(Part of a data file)
begin

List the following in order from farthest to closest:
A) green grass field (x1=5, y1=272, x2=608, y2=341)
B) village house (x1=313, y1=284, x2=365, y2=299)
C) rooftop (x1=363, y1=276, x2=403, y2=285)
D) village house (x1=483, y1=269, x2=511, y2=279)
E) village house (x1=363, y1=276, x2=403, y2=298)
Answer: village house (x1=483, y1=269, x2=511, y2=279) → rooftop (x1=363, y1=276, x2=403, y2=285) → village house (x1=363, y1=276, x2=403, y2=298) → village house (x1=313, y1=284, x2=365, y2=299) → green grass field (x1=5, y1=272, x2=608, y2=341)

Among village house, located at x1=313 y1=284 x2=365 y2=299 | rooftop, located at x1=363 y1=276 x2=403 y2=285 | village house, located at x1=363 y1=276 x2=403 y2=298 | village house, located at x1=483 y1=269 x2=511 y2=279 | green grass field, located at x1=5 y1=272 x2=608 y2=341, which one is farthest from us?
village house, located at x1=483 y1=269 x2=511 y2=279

end

● INSTRUCTIONS TO FOLLOW
Rewrite the entries from their first line through the line containing "E) village house", putting "roof" wherever "rooftop" occurs and keeping everything else the same.

● SOLUTION BELOW
List the following in order from farthest to closest:
A) green grass field (x1=5, y1=272, x2=608, y2=341)
B) village house (x1=313, y1=284, x2=365, y2=299)
C) roof (x1=363, y1=276, x2=403, y2=285)
D) village house (x1=483, y1=269, x2=511, y2=279)
E) village house (x1=363, y1=276, x2=403, y2=298)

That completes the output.